** start of Reading passage **
# 72 deg.



## rb3 (Dec 31, 2003)

ok i did my usual water change a few days ago. i always unplug my heater while doing this becouse i have damaged 3 now. well this time my stupid ass forgot to plug it back in. put my hand in to fix a plant and it was so cold my nuts shrunk. 72 deg. what it said, probably for atleast a 24 hour period. i know p's are die hard, i just hope the temp gets back to 80+ before its too late.


----------



## CB3xCB3 (Mar 14, 2004)

haha no worries at all bro......my water temp in my tank sat on 70 for 2-4 days and my Ps didnt show any signs of stress at all...reason being was because i didnt have a good heater and i couldnt get it during the time i needed one but yeah theyll be ok


----------



## Atlanta Braves Baby! (Mar 12, 2003)

Plug in the heater and they will be ok.


----------



## mr_rob_boto (Aug 31, 2003)

lol, same thing happened to me, I dont know what the temp on mine was, but my rhom didnt show any abnormal signs.


----------



## alan (Mar 11, 2004)

mine was unplugged for a day.temp went down to 54!they survived though.


----------



## mori0174 (Mar 31, 2004)

alan said:


> mine was unplugged for a day.temp went down to 54!they survived though.


 54 degrees???!!! Thats cold as hell, how do you live like that? Unless they are in your garage, unfinished basement, or somethin like that...


----------



## BLACKDIAMONDRHOM (Mar 7, 2004)

Dude must be further north then Mn, lol


----------



## PsychoLes (Jan 8, 2004)

they'll be ok!


----------



## airtorey15 (Jun 15, 2003)

They should be fine!


----------



## Ramsus (Mar 22, 2004)

My red bellied piranhas will not die. They've been in to small of a tank, cold water, hot water, dirty as hell water, and they refuse to die.

I'm convinced that they cannot die.


----------



## BanditBrother (Nov 8, 2003)

Ramsus said:


> My red bellied piranhas will not die. They've been in to small of a tank, cold water, hot water, dirty as hell water, and they refuse to die.
> 
> I'm convinced that they cannot die.


 Sounds like u care alot bout ur Ps!!!!!


----------
** end of Reading passage **
** start of Record extracts **
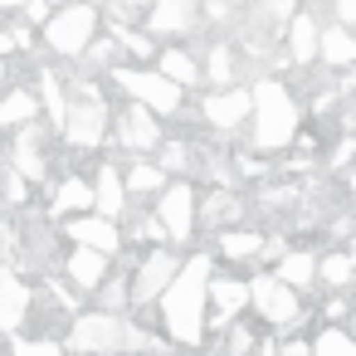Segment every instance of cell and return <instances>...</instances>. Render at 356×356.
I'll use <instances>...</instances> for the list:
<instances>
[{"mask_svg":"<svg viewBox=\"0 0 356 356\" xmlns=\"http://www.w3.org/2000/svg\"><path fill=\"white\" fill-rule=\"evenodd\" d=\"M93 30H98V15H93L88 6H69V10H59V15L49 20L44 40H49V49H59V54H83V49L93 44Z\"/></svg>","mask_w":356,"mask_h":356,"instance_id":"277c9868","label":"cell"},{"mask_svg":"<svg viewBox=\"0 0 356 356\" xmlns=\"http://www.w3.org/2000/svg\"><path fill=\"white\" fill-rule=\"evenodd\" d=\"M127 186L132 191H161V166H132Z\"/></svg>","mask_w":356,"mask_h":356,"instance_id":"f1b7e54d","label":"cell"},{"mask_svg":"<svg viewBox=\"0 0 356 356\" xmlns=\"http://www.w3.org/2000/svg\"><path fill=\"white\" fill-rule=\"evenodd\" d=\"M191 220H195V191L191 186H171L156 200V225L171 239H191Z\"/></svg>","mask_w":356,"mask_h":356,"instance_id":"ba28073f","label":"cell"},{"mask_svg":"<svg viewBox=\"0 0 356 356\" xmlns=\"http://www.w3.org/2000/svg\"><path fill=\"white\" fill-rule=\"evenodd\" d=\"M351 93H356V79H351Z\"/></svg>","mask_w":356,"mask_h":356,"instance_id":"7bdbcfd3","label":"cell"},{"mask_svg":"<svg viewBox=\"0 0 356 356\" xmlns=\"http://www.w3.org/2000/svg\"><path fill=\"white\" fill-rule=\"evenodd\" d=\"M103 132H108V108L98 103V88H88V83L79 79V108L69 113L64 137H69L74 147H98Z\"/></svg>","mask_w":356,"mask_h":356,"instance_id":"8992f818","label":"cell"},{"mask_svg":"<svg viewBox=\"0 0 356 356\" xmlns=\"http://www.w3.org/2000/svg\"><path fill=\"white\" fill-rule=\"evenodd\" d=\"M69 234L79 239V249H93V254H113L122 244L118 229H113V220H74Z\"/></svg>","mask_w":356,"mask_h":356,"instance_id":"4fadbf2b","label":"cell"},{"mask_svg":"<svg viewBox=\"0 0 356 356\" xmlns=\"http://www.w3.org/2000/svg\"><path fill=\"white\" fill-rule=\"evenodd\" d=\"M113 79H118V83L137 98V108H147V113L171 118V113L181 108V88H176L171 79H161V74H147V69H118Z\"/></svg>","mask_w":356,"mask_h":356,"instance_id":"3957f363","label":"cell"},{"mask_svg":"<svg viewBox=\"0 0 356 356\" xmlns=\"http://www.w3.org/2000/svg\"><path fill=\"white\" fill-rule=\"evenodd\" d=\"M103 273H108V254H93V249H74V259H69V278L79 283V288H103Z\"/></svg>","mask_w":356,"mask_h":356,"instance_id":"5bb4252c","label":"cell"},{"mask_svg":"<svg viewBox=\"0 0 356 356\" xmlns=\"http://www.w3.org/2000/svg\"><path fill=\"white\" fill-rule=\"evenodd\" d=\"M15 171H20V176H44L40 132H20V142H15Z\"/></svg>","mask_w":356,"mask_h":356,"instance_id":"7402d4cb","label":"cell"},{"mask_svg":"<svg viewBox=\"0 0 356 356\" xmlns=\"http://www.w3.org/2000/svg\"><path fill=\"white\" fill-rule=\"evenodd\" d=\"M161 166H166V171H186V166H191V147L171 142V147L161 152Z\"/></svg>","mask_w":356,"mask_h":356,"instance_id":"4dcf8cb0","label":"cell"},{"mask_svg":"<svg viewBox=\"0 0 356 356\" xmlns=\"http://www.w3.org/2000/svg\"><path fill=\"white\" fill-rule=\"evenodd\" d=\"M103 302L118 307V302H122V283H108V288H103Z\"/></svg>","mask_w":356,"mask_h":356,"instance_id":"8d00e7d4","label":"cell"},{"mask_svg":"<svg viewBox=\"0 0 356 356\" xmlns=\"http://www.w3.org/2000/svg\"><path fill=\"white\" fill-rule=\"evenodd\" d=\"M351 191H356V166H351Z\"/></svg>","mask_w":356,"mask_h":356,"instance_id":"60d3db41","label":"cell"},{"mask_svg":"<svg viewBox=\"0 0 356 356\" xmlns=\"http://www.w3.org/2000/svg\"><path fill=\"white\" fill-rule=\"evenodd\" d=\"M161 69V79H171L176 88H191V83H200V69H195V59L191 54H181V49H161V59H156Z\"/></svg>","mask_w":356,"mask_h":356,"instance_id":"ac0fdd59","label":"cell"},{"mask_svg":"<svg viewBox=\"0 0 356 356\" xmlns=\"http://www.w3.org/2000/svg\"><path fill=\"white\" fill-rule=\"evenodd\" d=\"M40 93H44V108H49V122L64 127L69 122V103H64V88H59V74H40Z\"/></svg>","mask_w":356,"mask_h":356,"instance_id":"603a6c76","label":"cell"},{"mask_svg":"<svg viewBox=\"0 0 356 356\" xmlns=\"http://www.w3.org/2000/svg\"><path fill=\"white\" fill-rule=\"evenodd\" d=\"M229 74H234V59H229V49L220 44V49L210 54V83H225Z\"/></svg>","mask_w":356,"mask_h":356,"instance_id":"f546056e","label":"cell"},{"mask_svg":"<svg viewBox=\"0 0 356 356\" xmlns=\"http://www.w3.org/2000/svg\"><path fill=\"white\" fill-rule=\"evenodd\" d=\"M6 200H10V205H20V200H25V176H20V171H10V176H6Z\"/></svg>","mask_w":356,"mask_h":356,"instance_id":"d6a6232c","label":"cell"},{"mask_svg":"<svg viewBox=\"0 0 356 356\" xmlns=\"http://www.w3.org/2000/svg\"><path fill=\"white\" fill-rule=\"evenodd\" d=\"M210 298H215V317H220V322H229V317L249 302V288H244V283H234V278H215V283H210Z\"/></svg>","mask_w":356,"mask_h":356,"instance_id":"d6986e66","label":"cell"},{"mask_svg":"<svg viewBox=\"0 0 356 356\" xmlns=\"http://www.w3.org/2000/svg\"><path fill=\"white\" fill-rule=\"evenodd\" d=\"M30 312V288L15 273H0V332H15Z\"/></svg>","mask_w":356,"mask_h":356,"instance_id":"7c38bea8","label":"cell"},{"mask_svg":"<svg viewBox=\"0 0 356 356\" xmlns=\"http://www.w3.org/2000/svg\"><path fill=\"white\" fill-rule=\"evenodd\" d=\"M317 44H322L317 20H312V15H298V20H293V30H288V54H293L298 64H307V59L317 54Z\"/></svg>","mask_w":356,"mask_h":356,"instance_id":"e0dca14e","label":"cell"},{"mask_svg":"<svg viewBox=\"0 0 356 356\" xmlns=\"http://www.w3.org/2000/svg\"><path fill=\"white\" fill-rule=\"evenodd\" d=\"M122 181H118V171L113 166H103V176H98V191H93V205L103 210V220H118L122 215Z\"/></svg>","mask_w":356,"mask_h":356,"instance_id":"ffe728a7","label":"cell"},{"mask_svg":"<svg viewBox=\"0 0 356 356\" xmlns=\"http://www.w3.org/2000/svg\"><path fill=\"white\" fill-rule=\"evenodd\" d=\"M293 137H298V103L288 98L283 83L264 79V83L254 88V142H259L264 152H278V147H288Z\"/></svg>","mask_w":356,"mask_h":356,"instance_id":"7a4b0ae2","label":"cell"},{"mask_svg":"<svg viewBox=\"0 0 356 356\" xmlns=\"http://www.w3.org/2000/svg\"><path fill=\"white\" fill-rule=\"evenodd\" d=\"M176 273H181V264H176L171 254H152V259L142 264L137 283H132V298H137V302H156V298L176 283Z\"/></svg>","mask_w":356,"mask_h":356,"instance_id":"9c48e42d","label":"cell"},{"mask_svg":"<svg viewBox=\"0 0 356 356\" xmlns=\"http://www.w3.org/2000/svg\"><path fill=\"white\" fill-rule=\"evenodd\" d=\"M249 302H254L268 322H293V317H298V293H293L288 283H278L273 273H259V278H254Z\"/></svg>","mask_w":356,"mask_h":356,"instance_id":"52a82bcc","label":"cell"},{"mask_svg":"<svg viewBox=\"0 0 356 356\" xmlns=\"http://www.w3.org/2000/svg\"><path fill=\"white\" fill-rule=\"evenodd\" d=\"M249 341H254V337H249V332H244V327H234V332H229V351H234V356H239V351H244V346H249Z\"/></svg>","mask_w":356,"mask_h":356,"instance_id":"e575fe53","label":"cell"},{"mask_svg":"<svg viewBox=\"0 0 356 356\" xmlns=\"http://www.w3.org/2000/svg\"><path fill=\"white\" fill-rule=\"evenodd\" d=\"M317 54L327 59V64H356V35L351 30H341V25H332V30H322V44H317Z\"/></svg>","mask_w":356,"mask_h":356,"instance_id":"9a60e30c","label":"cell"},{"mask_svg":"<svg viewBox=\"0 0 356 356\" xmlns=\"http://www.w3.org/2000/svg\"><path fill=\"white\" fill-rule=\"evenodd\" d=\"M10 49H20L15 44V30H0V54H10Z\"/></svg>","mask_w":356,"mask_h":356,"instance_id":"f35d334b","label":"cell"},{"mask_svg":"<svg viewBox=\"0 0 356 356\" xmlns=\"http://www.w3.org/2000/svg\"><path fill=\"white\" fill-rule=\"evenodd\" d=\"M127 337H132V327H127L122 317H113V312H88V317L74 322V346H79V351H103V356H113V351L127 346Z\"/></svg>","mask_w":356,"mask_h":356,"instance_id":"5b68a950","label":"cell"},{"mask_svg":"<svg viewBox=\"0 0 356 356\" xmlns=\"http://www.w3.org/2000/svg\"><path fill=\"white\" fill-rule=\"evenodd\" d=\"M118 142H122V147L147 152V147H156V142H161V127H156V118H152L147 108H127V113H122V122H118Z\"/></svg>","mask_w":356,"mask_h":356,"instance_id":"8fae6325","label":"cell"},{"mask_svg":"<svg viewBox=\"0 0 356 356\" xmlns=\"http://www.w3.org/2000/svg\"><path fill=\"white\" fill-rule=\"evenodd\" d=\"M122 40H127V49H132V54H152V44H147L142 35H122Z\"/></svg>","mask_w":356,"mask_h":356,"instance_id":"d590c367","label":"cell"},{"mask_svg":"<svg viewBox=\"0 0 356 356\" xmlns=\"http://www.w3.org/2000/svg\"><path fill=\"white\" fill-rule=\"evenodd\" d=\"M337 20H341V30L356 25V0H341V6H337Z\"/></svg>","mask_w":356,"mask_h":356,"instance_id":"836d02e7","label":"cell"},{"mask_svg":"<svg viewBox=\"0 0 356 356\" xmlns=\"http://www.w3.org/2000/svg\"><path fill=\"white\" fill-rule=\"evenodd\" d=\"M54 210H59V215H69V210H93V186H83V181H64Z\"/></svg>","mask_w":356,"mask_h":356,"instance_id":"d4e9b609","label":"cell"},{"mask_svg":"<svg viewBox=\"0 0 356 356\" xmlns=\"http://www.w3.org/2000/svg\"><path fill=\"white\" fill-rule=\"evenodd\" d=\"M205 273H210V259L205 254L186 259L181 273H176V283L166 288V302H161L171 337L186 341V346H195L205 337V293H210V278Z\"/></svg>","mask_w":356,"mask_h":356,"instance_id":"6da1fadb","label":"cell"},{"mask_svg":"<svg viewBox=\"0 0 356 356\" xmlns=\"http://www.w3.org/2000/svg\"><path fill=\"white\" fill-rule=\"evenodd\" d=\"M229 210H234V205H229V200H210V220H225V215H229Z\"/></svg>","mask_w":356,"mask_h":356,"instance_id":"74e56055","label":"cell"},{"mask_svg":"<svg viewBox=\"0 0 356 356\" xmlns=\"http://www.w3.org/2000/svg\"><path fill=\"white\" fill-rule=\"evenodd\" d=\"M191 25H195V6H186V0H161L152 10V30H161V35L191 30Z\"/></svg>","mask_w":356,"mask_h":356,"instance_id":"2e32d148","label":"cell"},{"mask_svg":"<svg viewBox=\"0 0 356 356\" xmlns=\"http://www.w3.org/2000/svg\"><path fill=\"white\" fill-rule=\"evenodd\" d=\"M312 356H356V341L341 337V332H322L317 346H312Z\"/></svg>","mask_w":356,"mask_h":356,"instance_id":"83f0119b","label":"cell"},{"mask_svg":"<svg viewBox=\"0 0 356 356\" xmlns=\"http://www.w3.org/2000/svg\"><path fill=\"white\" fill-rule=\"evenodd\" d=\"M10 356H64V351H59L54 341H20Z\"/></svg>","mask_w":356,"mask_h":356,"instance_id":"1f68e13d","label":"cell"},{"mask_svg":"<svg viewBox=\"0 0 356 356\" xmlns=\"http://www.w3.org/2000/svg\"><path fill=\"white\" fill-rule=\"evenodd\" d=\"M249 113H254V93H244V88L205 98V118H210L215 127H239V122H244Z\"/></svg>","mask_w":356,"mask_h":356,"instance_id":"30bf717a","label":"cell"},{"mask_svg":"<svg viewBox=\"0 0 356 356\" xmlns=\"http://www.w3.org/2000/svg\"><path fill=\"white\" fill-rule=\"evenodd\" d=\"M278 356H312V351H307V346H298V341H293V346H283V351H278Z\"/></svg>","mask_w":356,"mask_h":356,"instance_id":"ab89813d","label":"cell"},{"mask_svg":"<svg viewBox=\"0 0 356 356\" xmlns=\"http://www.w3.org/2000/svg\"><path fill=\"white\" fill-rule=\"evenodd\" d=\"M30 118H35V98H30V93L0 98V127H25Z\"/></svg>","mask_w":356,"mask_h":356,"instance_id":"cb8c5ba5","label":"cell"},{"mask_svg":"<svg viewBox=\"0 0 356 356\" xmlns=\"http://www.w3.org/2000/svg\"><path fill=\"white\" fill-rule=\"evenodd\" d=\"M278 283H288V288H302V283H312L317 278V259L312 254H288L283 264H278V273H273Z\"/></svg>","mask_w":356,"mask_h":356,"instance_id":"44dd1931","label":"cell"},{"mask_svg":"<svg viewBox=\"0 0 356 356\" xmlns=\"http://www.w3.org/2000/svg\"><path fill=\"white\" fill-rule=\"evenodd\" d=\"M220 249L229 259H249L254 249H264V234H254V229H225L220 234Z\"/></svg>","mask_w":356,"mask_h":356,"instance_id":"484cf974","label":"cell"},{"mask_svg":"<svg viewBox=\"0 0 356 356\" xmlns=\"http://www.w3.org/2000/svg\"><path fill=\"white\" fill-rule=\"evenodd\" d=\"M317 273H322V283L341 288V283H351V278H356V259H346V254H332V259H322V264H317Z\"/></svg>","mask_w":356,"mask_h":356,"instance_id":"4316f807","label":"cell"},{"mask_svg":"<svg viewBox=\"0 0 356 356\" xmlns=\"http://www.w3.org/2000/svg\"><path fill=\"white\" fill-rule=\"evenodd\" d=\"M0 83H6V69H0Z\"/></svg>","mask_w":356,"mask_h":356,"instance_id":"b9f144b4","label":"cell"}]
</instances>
** end of Record extracts **
## Description of the task
In the piranha tank thread, list each condition that Ramsus says his red bellied piranhas have lived through.

## Result of this task
- A tank that was too small
- Cold water
- Hot water
- Very dirty water